To build off the Westworld analogy (did you click the link above? If not, shame!), fans of the show know the central thesis: our desire for real, desirable experiences that transcend the mundanity of our everyday lives. This can’t be accomplished with real people, obviously. You can’t just shoot, kill, and bang every person you would desire to do so. Thus the desire for an artificial experience emerges, one that isn’t grounded in people’s jobs or bills. It is one that is created in a contained space, and yet transcends the reality of every day life. It gives meaning to us. So, even if it ultimately is a created situation built to gratify an audience, it still feels as real as anything.
Another analogy that comes to mind is from the new Star Wars movie, “Rogue One.” The well known, ever imitated Grand Moff Tarkin returned for the film even thought the original actor had died. The movie producers didn’t go with another actor that may have bared resemblance. In an effort to keep things real, they recreated the actor with CGI and had him modeled to fit in with real actors. Though it may have seemed like a good idea in the board room, the outcome was a little off-putting because you can just sense that the person your watching isn’t real. He was a CGI replacement, and being replaced isn’t a comforting thought.
Realness: that is the desired effect.
That is the tight-rope you walk when creating a track: you are creating a song, a recording to be specific, and thus are creating a product that isn’t 100% firmly grounded in the dynamic, physical world. You clean up the tracks, you process the vocals, you master the stereo mix, and you give it clever album art and a title. It isn’t dynamic, real life. It’s a product. A product that gives real value to people, and thus cannot exist too far into the land of fairytales. (Sorry, the 80’s are over kiddos.)
This product of yours needs to sparkle, shine, and all the hyperbole generally used to sum up greatness. A friendly reminder that you’re human, however, is not a bad thing. One of my favorite guitar solos of all time belongs to Billy Duffy in The Cult’s “Love Removal Machine.” What makes it so spectacular is the rawness to it, even if every note isn’t crystal clear. It’s played with passion, and even the scratch/ghost notes have impact. Another example is George Thorogood, who’s guitar licks are far from perfect. Yet they communicate his debauched headspace with perfect articulation. You hear very clearly that the guitar is an extension to himself. It isn’t a perfect product, it’s a real one.
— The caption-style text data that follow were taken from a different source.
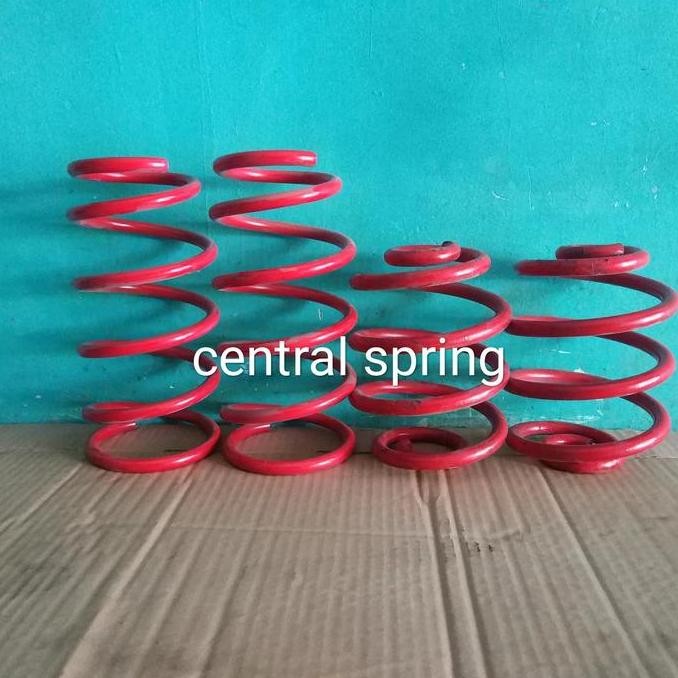 R Loweringkit Per Ceper Empuk Grand Livina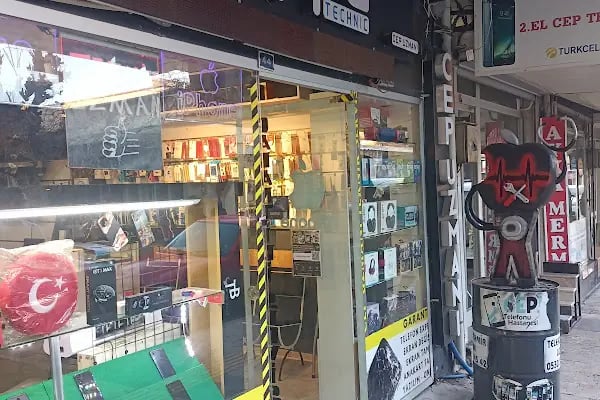 CEP UZMANI telefon DOKTORU iPhone samsung Huawei xiaomi redmi Telefon tamir YAZILIM ONARIM MERKEZİ - Resim 10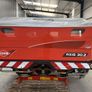 Kuhn Axis 30.2 Fertiliser Spreader Image 3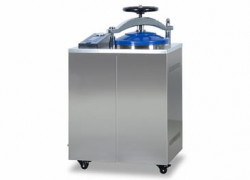 Nồi hấp tiệt trùng 100l - hiệu quả cao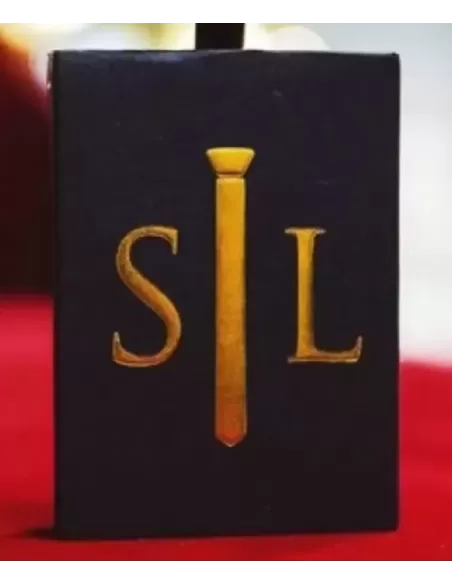 Regalia by Shin Lim – Cărți de joc premium | Emagie.ro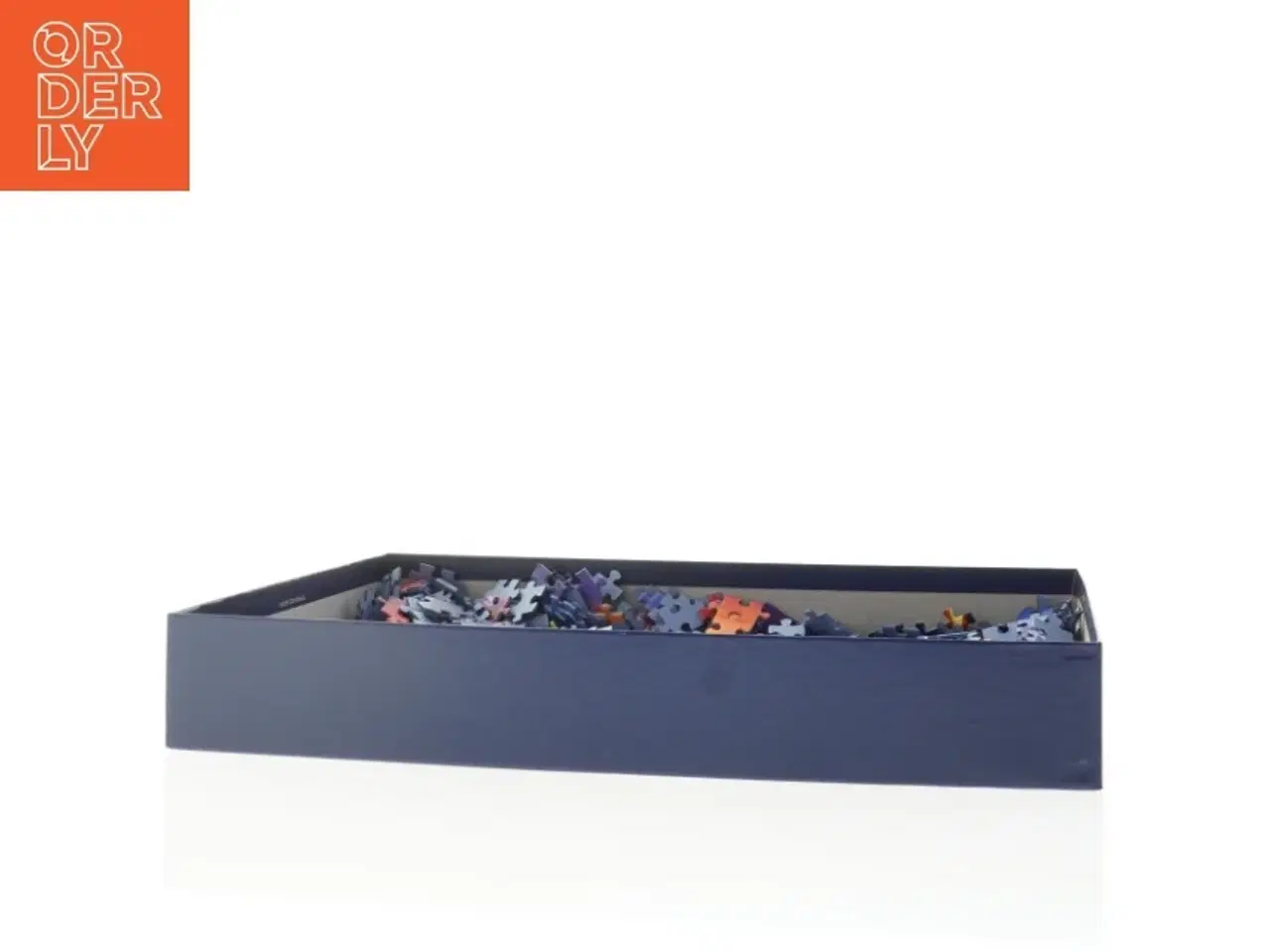 Billede 5 - HEYE 1000-stykkers puslespil fra HEYE (str. 50 x 70 cm)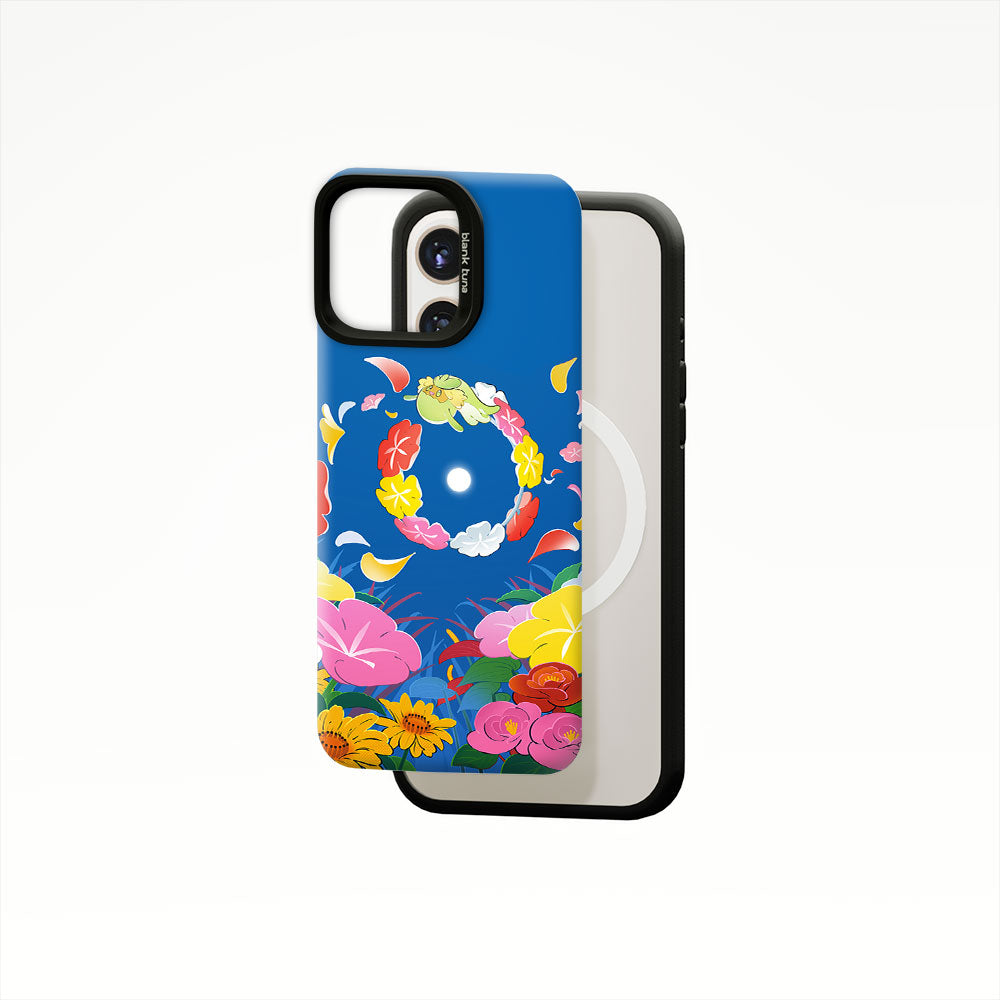 Custom Collection - Pokemon: Celestial Guardians 3 MagSnap Cases (iPhone)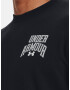 Under Armour UA Rival Terry Graphic Crew Sweatshirt Cheren - Pepit.bg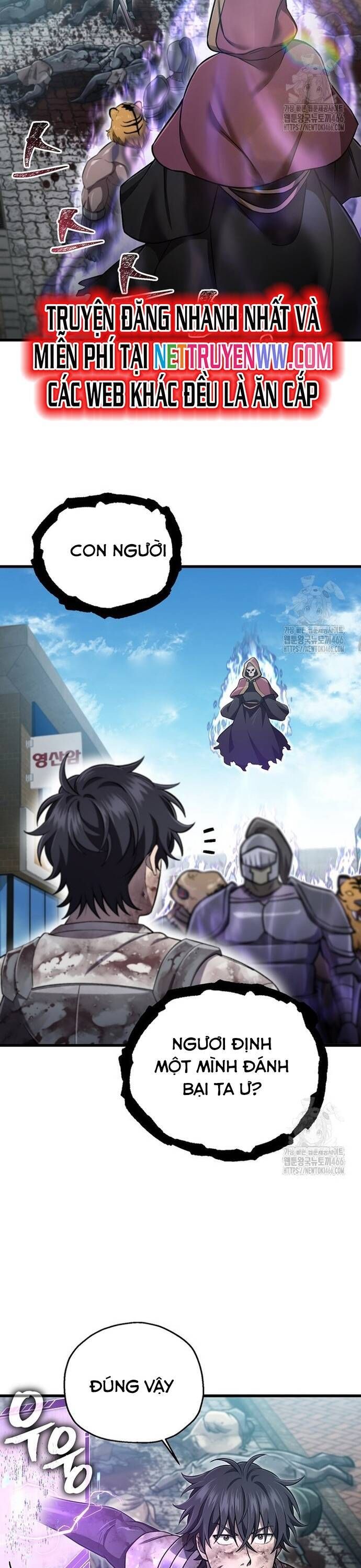 đọc truyện Chỉ Mình Ta Hồi Sinh Chương 36 ảnh 21 tại Thiên Thai Truyện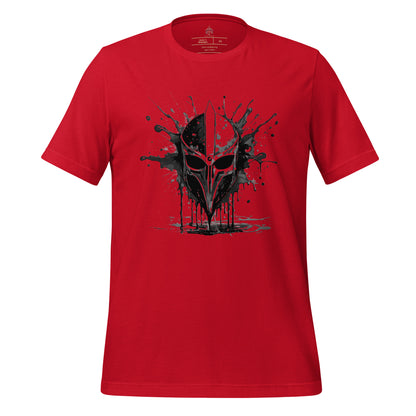 the HELMET 'Protector' T-Shirt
The emotions elicited by music are also real, and they are based in feelings that seem abstract as well. They aren’t perfect, they aren’t even articulate at times. Yet even abstract art resonates with us because there’s something we feel at a deeper level than the simple understand of the product we encounter. That emotion, no matter the perfection of the product, must be the driving factor of the song. It’s what makes music connect, otherwise it’s just a collection of well-organized sounds.
Your product has to be a good product. It must come from an authentic place, and the talent must shine no matter what gizmos are available to perfect it. People can sense an authentic experience from a fake one. You’re music faces this same scrutiny. So make it sparkle and shine. But don’t let that pursuit of perfection turn your product into a Frankenstein’s monster. As the endlessly popular statement has summed up long ago: keep it real.